WHAT TO PRODUCE: Copy exactly the lines that run from the one containing "Q: Fraction of annotators marking 'standing'?" through the end of the entries, both ends included.

═══ EXTRACTED DATA ═══

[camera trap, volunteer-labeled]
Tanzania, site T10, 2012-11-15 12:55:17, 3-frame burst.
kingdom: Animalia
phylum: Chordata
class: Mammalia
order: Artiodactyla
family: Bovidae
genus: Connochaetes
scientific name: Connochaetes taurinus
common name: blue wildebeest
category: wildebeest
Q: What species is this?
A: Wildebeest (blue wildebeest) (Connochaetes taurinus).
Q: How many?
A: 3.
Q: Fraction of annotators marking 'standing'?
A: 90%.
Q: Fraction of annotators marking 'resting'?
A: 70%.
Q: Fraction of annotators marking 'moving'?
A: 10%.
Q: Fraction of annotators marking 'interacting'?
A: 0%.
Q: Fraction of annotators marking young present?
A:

═══

TASK RESULT:
Q: Fraction of annotators marking 'standing'?
A: 90%.
Q: Fraction of annotators marking 'resting'?
A: 70%.
Q: Fraction of annotators marking 'moving'?
A: 10%.
Q: Fraction of annotators marking 'interacting'?
A: 0%.
Q: Fraction of annotators marking young present?
A:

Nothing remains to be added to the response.